Kommentar vom 2023-01-29, 21:56

@JL: Natürlich muss man sich dann auch trauen, ChatGPT-Abgaben durchfallen zu lassen - wenn man dazu nicht bereit ist, lohnt sich natürlich der Einsatz der Filter nicht. Dann kann man generell nur mündlich prüfen. Dass Sie das noch nicht erlebt haben, wundert mich nicht, da bisher ja auch kein zuverlässiger Indikator für KI-Einsatz da war. Es ist ja nach dem aktuellen Stand auch kein Betrugsversuch, eher ein Indikator, dass gewisse Kompetenzen nicht ausreichend entwickelt sind. Und das Auslassen von mündlichen Prüfungen ist ein erprobtes Verfahren z.B. für die besseren Abiturienten und beruht auf dem juristischen Prinzip der Beweislastumkehr - da hätte ich eher weniger Bedenken.
Gruss (dg)

Kommentar vom 2023-01-29, 23:15

@dg: Oh, ich meinte, dass ich noch nie erlebt habe (auch und insbesondere als Zweitprüfer), dass jemand bei einer mündlichen Prüfung (Kolloquium) zu einer schriftlichen Arbeit (Bachelorarbeit usw.) durchgefallen ist.
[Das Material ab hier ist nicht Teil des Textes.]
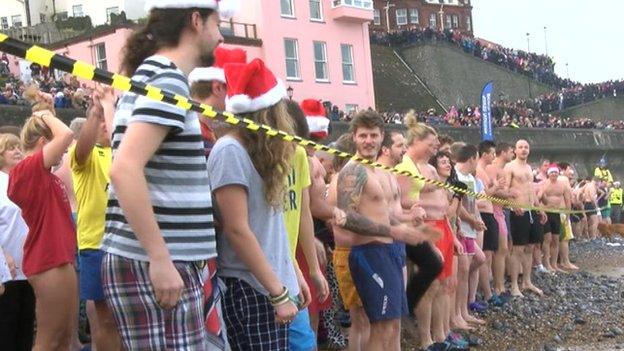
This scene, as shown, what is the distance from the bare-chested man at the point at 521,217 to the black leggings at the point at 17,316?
734 centimetres

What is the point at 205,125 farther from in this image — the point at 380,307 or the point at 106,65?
the point at 106,65

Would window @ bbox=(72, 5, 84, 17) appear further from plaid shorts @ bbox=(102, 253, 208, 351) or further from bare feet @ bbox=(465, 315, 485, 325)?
plaid shorts @ bbox=(102, 253, 208, 351)

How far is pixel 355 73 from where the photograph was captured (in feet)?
127

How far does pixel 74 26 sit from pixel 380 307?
34773mm

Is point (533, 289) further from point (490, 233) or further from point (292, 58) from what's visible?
point (292, 58)

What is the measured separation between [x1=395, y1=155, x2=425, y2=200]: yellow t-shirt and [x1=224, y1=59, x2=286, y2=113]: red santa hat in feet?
13.0

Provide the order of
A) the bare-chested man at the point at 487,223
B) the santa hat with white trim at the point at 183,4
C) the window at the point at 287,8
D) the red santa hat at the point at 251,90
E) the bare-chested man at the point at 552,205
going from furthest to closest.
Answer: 1. the window at the point at 287,8
2. the bare-chested man at the point at 552,205
3. the bare-chested man at the point at 487,223
4. the red santa hat at the point at 251,90
5. the santa hat with white trim at the point at 183,4

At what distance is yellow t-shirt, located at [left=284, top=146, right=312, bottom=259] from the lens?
4.01 metres

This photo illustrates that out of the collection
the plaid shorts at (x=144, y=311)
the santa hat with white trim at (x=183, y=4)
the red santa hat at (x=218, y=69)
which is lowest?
the plaid shorts at (x=144, y=311)

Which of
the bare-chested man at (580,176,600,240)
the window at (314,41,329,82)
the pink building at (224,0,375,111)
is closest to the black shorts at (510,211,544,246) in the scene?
the bare-chested man at (580,176,600,240)

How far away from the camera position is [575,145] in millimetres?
39312

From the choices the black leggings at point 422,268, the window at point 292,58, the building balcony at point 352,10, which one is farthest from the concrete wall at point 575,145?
the black leggings at point 422,268

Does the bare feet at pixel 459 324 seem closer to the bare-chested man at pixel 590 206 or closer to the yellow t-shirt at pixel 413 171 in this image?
the yellow t-shirt at pixel 413 171

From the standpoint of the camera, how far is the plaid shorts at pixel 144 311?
9.08 feet
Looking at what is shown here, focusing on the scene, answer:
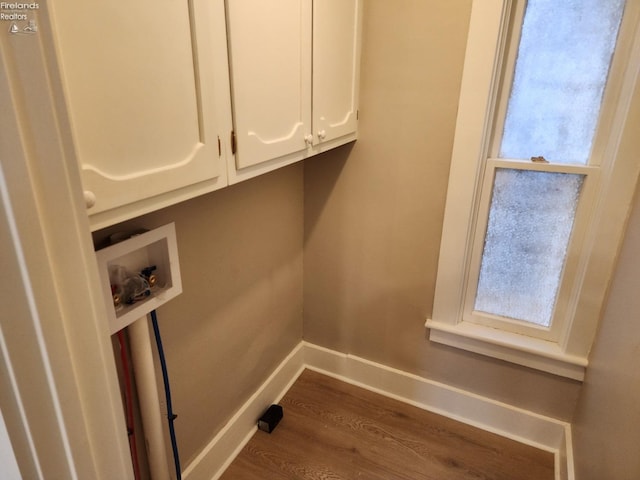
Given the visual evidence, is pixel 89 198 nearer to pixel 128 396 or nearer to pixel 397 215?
pixel 128 396

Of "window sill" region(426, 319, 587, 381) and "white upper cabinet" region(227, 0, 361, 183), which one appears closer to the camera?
"white upper cabinet" region(227, 0, 361, 183)

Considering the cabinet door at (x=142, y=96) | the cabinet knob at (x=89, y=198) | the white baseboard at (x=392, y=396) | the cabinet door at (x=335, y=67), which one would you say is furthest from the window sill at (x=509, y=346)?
the cabinet knob at (x=89, y=198)

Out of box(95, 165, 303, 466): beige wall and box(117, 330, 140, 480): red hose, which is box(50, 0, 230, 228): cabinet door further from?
box(117, 330, 140, 480): red hose

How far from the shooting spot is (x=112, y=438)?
561 millimetres

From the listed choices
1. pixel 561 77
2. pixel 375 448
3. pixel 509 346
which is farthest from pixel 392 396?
pixel 561 77

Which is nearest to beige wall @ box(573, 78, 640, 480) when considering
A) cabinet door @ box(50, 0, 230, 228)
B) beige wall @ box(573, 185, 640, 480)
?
beige wall @ box(573, 185, 640, 480)

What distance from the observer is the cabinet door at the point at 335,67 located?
127 cm

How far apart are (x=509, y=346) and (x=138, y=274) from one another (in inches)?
57.7

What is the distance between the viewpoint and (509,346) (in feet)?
5.55

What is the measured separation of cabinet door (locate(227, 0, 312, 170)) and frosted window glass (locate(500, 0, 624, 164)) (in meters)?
0.82

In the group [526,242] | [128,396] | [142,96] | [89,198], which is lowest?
[128,396]

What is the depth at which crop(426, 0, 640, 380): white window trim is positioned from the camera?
1351 millimetres

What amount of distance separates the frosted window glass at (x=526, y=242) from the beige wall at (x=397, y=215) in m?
0.23

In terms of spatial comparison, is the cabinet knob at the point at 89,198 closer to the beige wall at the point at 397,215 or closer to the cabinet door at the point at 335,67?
the cabinet door at the point at 335,67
Seit alten Zeiten, lange vor der KI. – Wenn man in der Abiturklausur schwächelt, kommt man in die mündliche Nachprüfung, aber doch nicht, wenn der Verdacht besteht, dass man bei der Klausur geschummelt hat. Dieser Verdacht ist entweder gerichtsfest oder aber ohne Belang. Eine Beweislastumkehr gibt es (bisher) nur in ausgewählten Situationen insbesondere als Hilfe für die*den Schwächere*n gegen die*den Stärkere*n (zum Beispiel Kund*in gegen Händler*in). J. L.
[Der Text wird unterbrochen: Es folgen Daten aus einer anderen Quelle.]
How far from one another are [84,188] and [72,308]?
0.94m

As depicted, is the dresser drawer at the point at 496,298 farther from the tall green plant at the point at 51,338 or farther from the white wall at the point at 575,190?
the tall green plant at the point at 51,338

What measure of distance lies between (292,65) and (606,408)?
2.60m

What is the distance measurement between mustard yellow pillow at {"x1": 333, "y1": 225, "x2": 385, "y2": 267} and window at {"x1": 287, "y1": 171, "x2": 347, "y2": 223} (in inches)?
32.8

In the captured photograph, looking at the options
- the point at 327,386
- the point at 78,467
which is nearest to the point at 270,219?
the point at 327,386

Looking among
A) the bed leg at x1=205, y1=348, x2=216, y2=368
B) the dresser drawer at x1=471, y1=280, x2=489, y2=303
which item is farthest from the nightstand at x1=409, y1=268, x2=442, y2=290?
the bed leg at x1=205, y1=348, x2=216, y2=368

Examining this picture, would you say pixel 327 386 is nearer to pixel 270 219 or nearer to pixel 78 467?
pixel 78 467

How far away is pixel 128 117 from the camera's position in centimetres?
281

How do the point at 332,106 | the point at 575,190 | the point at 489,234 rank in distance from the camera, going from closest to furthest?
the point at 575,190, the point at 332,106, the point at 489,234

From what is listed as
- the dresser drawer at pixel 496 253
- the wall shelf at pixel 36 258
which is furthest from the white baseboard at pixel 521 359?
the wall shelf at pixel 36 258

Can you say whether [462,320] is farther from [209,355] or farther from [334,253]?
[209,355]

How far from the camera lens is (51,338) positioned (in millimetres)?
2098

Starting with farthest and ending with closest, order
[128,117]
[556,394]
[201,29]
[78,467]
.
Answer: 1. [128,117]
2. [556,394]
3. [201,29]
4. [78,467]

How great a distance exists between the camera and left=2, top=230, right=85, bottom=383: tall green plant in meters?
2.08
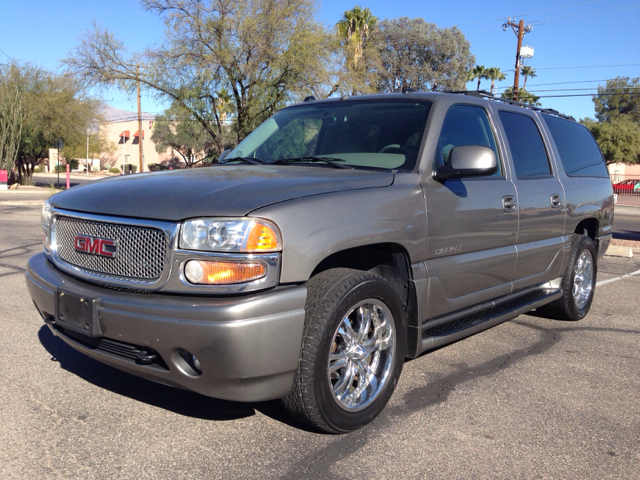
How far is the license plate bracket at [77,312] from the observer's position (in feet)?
9.53

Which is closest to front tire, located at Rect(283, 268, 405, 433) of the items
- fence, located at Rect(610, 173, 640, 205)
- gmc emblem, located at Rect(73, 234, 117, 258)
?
gmc emblem, located at Rect(73, 234, 117, 258)

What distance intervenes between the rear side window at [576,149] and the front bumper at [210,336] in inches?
143

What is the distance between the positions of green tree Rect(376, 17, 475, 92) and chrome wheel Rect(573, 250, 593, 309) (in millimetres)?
47598

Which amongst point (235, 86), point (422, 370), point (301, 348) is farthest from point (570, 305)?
point (235, 86)

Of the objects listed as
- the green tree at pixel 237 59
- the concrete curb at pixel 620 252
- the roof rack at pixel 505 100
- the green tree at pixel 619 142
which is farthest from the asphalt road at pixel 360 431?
the green tree at pixel 619 142

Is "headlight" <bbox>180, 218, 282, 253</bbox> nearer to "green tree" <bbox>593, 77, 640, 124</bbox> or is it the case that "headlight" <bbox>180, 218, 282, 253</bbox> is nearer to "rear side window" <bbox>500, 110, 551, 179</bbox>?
"rear side window" <bbox>500, 110, 551, 179</bbox>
Kommentar vom 2023-01-30, 09:52

@JL: Ich sehe, Sie haben die 1000-EUR-Schulungsidee noch nicht ganz abgehakt. Also gut - wir werden bestimmt bald sehen, wohin die Abschlussarbeiten sich entwickeln.
Gruss (dg)

Kommentar vom 2023-01-30, 10:34

[Kommentar wegen beleidigender Äußerung und "Thema verfehlt" nicht veröffentlicht. J. L.]